Net Neutrality: A (hopefully) more reasoned look

Net Neutrality is news again this week with the passage of the UK's Digital Economy Bill (still scratching my head over how the ostensibly left/center "party of the working man" justifies that one, yet another reason I was quietly rooting for the Lib Dems), court judgments against P2P software companies, file sharers and private consumers.
A German court today issued a ruling in a civil case regarding a musician suing a private citizen over allegations that someone used his home internet connection to upload some of the musician's work. The court found the user partially liable and fined him. Here's the rub... the user was able to prove that he was in fact on vacation at the time, not at home. The court decided that his failure to take steps to secure his WiFi network made him partially responsible for the infringement. This is something of a double edged sword, much as the 'global linksys network' is; it might help encourage average people to take some actual interest in and responsibility for their technology but it also starts us on a path where IP holders feel justified in reaching ever further into people's homes and private lives iin the name of stopping 'piracy'. It also might be a bit of an inconvenience to lose some of that once omnipresent WiFi access, although hopefully the slack can be taken up by improvements in 'mobile broadband' (ie, dropping prices, improved speeds, greater compatibility).

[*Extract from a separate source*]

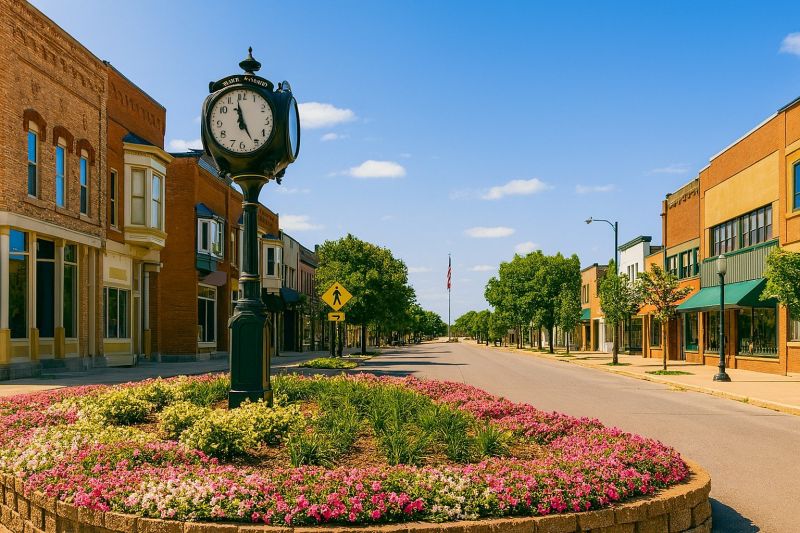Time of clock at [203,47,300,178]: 4:59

LimeWire was also found to have been responsible for "encouraging, enabling and profiting from infringing activity". Well that much was pretty obvious to everyone but there is still that issue of the entertainment industry being ridiculously out of touch with the consumer. Although a sufficiently harsh judgment against LW Inc might finally shutdown that malware hose.

That last case leads all to directly to a bunch of points that have already been made all too often already and at least occasionally, been made better than I could. So, on the headlining question: "Just what the fuck is 'Net Neutrality'?"
Everyone seems to have their own divergent and slightly unique idea and definition, so here is mine.

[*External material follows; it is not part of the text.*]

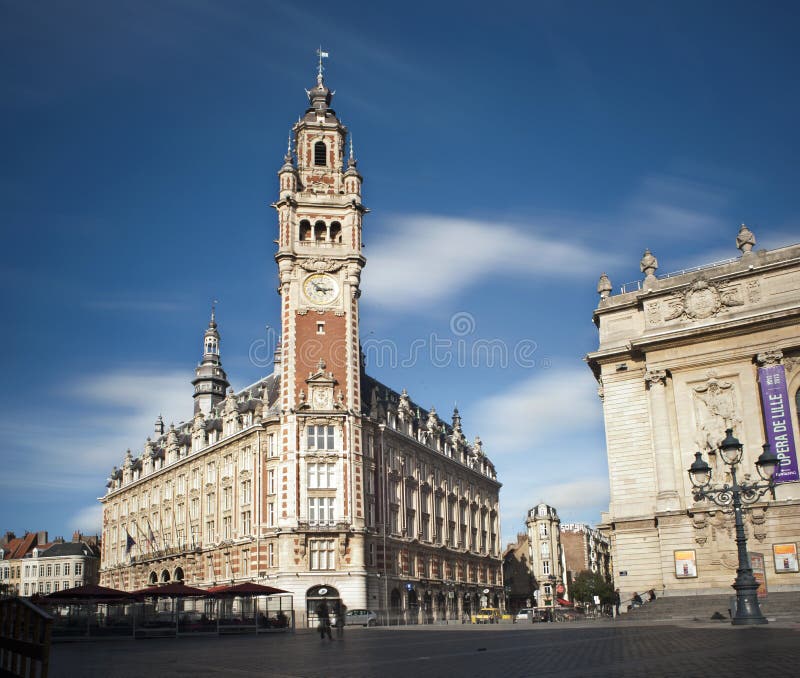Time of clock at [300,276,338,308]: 2:52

Net Neutrality is (or at least in my view, should be) an outright requirement of basic truth and honesty in services offered(not exactly telco and entertainment industry strengths) and a ban on any form of censorship, monitoring or interference by any service provider (beyond the basic QoS/service prioritization required by the TCP/IP stack) and a requirement that if any service provider wants to offer a censored or 'cleaned up' access service (we know there is a market for it, look at some of the specialist DNS providers) they must offer the same service free of such limitations at the same or less cost to the customer. Essentially ISPs (be they traditional telcos, mobile service providers, cable companies, or anything else) should act as dumb pipes, completely blind to what flows through their pipes, just ensuring the fast and reliable delivery of each packet to it's destination. If they also want to offer content services, good for them put they cannot prioritize that traffic above any other traffic of the same type (ie, Time Warner couldn't prioritize their VoIP traffic over, say, Skype or Vonage). It should ultimately be up to the customer, the end user, what they see, what they do and who they communicate with.

Also, I want my ISP to bring back their NEWS server(s), and run them properly this time. Heck, I might even be tempted to run it myself if they could get me something better the the shitpile aDSL line they stuck me with.